Inherent Vice review New York Magazine

Robin Landseadel robinlandseadel at comcast.net
Mon Aug 3 09:23:04 CDT 2009


James Wood's Oh-So-Superior lit-crit theory of "Hysterical Realism."

	. . . One of the problems with hysterical realism, of which this novel
	is a kind of zany Baedeker, is that one suffers both the hysteria
	and the realism: the worst of both worlds. There is the weightless
	excess, the incredibilities, the boredom that always attends upon
	cartoonish, inauthentic novelistic activity. But there is also the
	boredom attendant upon the rather old-fashioned, straightforward
	realism used to create this very escape from realism.

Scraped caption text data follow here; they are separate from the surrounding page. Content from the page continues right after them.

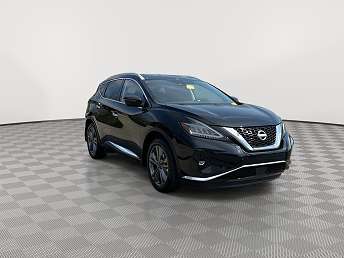 2024 Nissan Murano Platinum 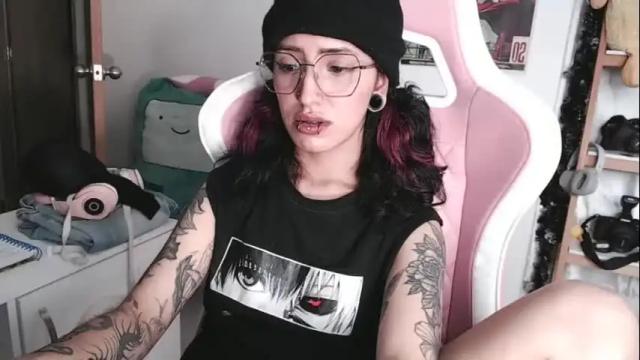 Thumbnail 1, hell_666_xxx's Stream at Chaturbate, 8 days ago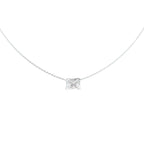 Collar Guess JUBN05170JWRHT-U Plateado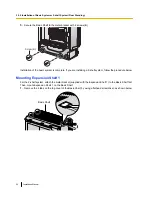 Предварительный просмотр 62 страницы Panasonic KX-TDE600 Installation Manual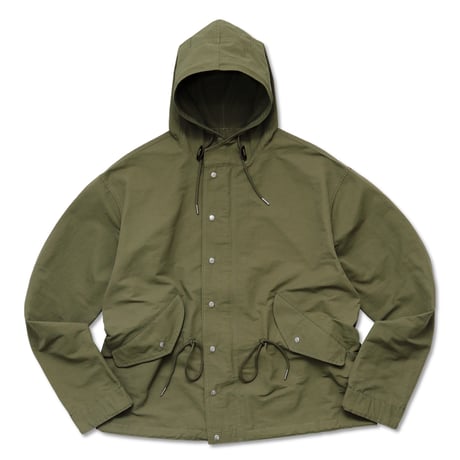WHIMSY SMC JACKET - OLIVE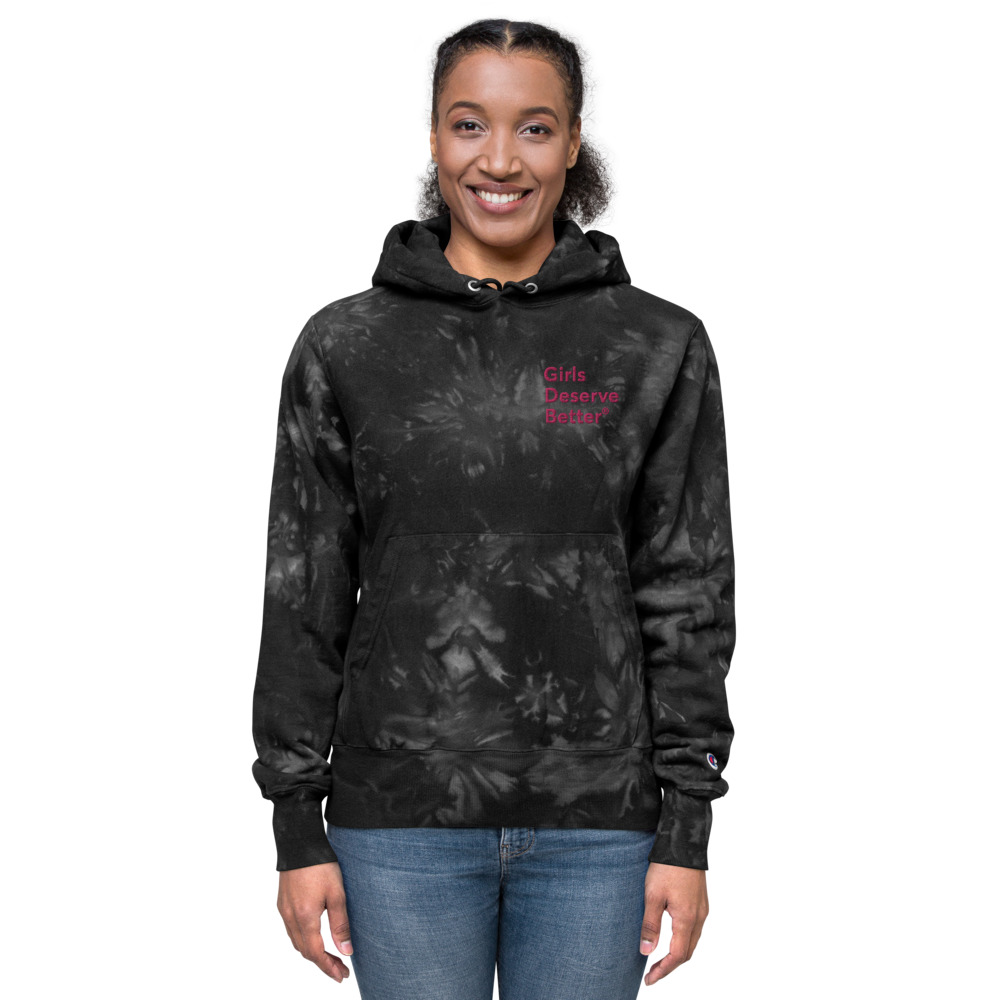 Trendy tie dye hoodie clearance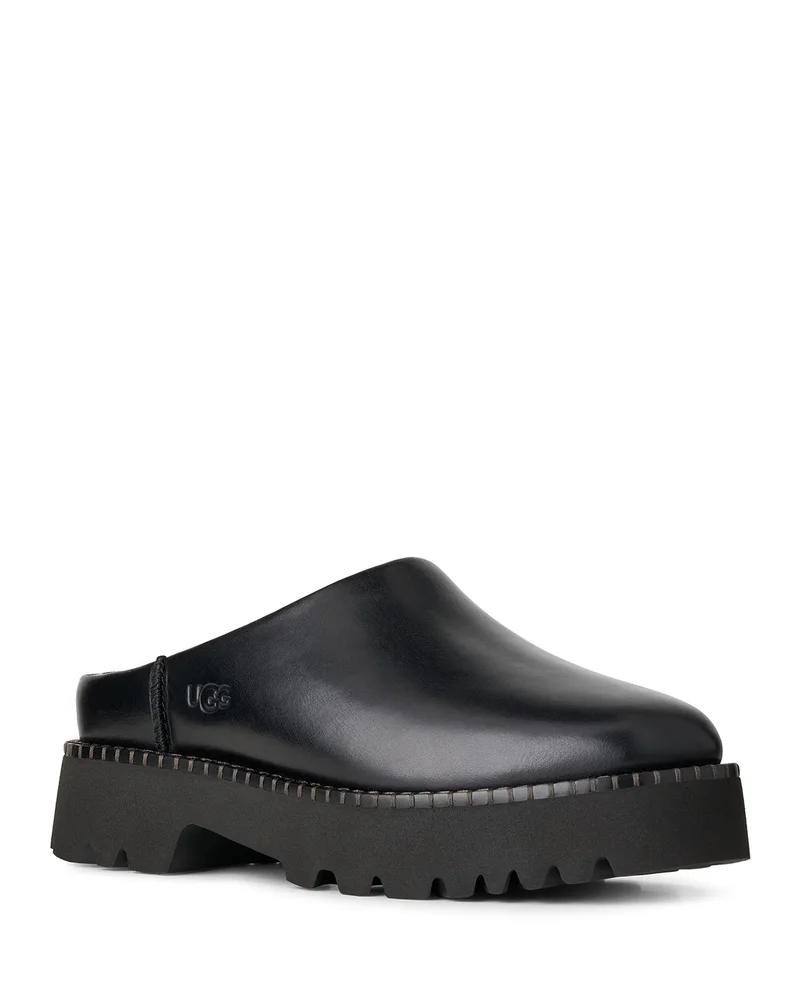 Uptowner Shearling Mules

http://www.powells.com/review/2007_03_01.html

You want some Hysterical Realism? I've got your Hysterical Realism  
right here:

	I walked around the office a little to cool off, bought myself a short
	drink, looked at my watch again and didn't see what time it was,
	and sat down at the desk once more.

	Jules Amthor, Psychic Consultant. Consultations by Appointment
	Only. Give him enough time and pay him enough money and he'll
	cure anything from a jaded husband to a grasshopper plague. He
	would be an expert in frustrated love affairs, women who slept
	alone and didn't like it, wandering boys and girls who didn't write
	home, sell the property now or hold it for another year, will this part
	hurt me with my public or make me seem more versatile? Men
	would sneak in on him too, big strong guys that roared like lions
	around their offices and were all cold mush under their vests. But
	mostly it would be women, fat women that panted and thin women
	that burned, old women that dreamed and young women that
	thought they might have Electra complexes, women of all sizes,
	shapes and ages, but with one thing in common-money. No
	Thursdays at the County Hospital for Mr. Jules Amthor. Cash on
	the line for him, Rich bitches who had to be dunned for their milk
	bills would pay him right now.

	A fakeloo artist, a hoopla spreader, and a lad who had his card
	rolled up inside sticks of tea, found on a dead man.

	This was going to be good. I reached for the phone and asked the
	 O-operator for the Stillwood Heights number.